Do this daily (30–45 minutes)


🔥 Warm-Up (5 minutes)

  • Jumping jacks – 1 min

  • High knees – 1 min

  • Arm circles

  • Spot jogging


💪 Fat Burning Circuit (Repeat 3 Times)

1️⃣ Squats – 20 reps
2️⃣ Pushups – 10–15 reps
3️⃣ Mountain climbers – 30 sec
4️⃣ Lunges – 15 each leg
5️⃣ Plank – 40 sec

Rest 1 min and repeat.


🧘 Core Focus (Important for Belly Fat)

  • Leg raises – 15 reps

  • Bicycle crunch – 20 reps

  • Russian twists – 20 reps

  • Plank – 1 min


🚶 Bonus Fat Loss Trick

Walk 8,000–10,000 steps daily.
Walking burns fat faster than you think.


💧 STEP 4: Water & Detox Tips

  • Drink 1 glass water before meals

  • Reduce salt intake

  • Add cucumber & mint to water

  • Avoid late night eating

Less salt = less water retention = faster weight drop.

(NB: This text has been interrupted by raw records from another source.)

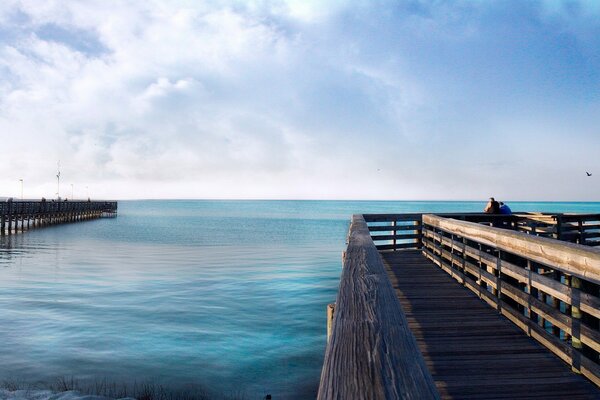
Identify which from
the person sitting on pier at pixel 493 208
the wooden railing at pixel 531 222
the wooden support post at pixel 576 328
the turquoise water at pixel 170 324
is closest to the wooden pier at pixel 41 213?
the turquoise water at pixel 170 324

😴 STEP 5: Sleep & Stress Control

  • Sleep 7–8 hours

  • Avoid late night scrolling

  • Practice deep breathing

Poor sleep = more belly fat hormone (cortisol).


📅 Sample 7-Day Schedule

Day 1–2: Reduce carbs + start workouts
Day 3–4: Body starts losing water
Day 5–6: Fat burning improves
Day 7: Visible inch loss & lighter feeling


⚠ Important Warning

❌ Don’t starve yourself
❌ Don’t skip all meals
❌ Don’t over-exercise

Extreme dieting can:

  • Slow metabolism

  • Cause weakness

  • Lead to hair fall


🎯 Realistic Result Expectation

In 7 days:

  • 2–4 kg loss (mostly water + some fat)

  • 1–2 inch belly reduction

  • Less bloating

  • More confidence

To lose real fat 5 kg:
👉 4–6 weeks is healthier.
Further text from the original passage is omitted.